A imposição destas especificações assenta no facto de a reapreciação da matéria de facto não se traduzir num novo, ou num outro integral, julgamento da matéria de facto, agora com base na audição da gravação da prova, cingindo-se o recurso apenas ao exame de erros de procedimento ou de julgamento que tenham sido especificadamente apontados no recurso, com a indicação concreta das provas que demonstrem esses erros, reportados aos factos concretamente impugnados.
Assim delimitado o objecto do processo, o tribunal superior tem pela frente a tarefa de, à luz do princípio da livre apreciação da prova, saber se os factos impugnados têm efectivamente suporte razoável na prova documentada, avaliando especificadamente os meios indicados na decisão e os meios de prova indicados pelo recorrente e que ele considera imporem decisão diversa, sem prejuízo do seu poder inquisitório sobre toda a prova produzida que se afigure relevante para tal reapreciação (cfr. neste sentido, entre outros, o ac. do STJ de 20.01.2010, relator Cons. Henriques Gaspar, consultável em www. dgsi.pt).

Feita esta breve explicitação, atentemos na impugnação que vem feita pelo recorrente.
O recorrente vem indicar como incorrectamente julgados os factos dados como provados e elencados nos pontos 11º e 12º da matéria de facto.

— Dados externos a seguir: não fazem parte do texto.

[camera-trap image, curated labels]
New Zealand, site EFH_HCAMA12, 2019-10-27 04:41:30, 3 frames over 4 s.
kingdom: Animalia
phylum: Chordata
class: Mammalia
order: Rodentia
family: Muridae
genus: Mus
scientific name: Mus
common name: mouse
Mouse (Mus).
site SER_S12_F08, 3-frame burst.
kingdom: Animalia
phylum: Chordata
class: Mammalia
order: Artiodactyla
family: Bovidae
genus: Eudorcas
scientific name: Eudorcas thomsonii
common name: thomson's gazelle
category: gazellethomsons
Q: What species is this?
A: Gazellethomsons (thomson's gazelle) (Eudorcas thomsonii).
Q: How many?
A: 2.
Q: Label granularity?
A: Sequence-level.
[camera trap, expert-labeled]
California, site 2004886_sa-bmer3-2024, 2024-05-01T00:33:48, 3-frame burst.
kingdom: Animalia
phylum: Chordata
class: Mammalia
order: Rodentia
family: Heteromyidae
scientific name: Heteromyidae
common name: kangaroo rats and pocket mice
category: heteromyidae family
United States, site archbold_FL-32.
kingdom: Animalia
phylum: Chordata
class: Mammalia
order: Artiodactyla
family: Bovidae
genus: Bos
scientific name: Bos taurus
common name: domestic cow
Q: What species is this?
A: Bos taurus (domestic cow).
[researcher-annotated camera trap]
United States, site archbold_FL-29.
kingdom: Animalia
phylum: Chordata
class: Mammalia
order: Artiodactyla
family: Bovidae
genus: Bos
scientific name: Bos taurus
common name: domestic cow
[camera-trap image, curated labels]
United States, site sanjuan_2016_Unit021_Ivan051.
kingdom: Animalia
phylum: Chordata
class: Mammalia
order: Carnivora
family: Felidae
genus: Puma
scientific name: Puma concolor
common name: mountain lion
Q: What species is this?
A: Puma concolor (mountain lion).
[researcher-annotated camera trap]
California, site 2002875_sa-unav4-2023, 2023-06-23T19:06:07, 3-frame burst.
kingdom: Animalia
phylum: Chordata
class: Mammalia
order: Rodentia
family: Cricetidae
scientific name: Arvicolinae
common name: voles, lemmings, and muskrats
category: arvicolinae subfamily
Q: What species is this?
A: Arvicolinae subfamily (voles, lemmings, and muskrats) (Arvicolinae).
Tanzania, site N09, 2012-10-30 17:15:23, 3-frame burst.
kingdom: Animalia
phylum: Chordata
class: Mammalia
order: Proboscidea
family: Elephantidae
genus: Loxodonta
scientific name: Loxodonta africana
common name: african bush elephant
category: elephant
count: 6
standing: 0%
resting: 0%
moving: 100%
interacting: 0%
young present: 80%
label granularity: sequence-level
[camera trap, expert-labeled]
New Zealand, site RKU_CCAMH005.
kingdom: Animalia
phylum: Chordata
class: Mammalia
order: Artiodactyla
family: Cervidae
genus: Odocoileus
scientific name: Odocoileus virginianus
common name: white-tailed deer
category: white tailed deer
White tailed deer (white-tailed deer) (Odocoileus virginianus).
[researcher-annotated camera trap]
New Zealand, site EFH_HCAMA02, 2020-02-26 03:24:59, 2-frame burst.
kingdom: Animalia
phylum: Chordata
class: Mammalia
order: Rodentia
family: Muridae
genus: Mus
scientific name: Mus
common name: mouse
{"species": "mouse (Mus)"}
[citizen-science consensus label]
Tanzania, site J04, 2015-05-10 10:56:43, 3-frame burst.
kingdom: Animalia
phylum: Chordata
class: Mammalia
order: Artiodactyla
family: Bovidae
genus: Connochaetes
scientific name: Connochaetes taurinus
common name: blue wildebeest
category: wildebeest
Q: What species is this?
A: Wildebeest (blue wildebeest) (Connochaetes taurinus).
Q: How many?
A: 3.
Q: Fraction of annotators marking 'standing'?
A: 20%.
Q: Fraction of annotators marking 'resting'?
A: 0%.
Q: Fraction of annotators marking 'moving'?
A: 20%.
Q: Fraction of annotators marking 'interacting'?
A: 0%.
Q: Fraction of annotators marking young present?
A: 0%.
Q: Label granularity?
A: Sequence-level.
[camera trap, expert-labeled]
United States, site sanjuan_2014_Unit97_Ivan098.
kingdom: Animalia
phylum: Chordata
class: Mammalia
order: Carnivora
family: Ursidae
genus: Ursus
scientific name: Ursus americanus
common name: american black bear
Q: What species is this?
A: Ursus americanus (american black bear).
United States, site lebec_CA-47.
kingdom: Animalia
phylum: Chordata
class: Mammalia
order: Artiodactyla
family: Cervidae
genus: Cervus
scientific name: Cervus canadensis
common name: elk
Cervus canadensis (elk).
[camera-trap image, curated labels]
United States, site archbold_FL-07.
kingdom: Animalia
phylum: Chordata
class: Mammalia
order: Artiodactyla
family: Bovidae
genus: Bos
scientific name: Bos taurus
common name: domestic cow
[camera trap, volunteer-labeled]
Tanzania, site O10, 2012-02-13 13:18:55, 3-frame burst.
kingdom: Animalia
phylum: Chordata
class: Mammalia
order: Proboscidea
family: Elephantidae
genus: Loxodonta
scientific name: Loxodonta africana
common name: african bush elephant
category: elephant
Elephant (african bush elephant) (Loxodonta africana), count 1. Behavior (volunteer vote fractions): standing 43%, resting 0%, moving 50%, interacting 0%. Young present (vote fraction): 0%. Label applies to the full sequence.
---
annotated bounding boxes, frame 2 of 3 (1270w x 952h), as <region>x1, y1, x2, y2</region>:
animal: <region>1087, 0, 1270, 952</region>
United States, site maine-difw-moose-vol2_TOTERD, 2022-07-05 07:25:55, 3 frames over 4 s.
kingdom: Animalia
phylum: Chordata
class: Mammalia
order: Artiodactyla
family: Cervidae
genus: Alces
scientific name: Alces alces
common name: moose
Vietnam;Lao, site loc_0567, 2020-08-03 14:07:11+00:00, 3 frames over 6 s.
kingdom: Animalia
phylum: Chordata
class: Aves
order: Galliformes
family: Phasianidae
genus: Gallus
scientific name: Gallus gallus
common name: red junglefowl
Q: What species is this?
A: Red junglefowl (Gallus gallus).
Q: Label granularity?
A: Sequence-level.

Ou seja, o recorrente não se conforma com a resposta de provado aos factos seguintes:
Ao munir-se com uma faca antes do encontro com S..., o arguido já havia formado o intento de a atingir com essa faca e ao desferir os citados golpes nas referidas áreas do corpo daquela sabia que tal conduta era apta, atento o meio utilizado, o número de golpes e a área agredida, a causar a morte daquela, resultado que quis, só não vindo a lograr tal objectivo por motivos alheios à sua vontade (ponto 11).
Ao praticar a supra descrita conduta, o arguido actuou com a vontade livremente determinada e com a consciência de que esta não lhe era permitida (ponto 12).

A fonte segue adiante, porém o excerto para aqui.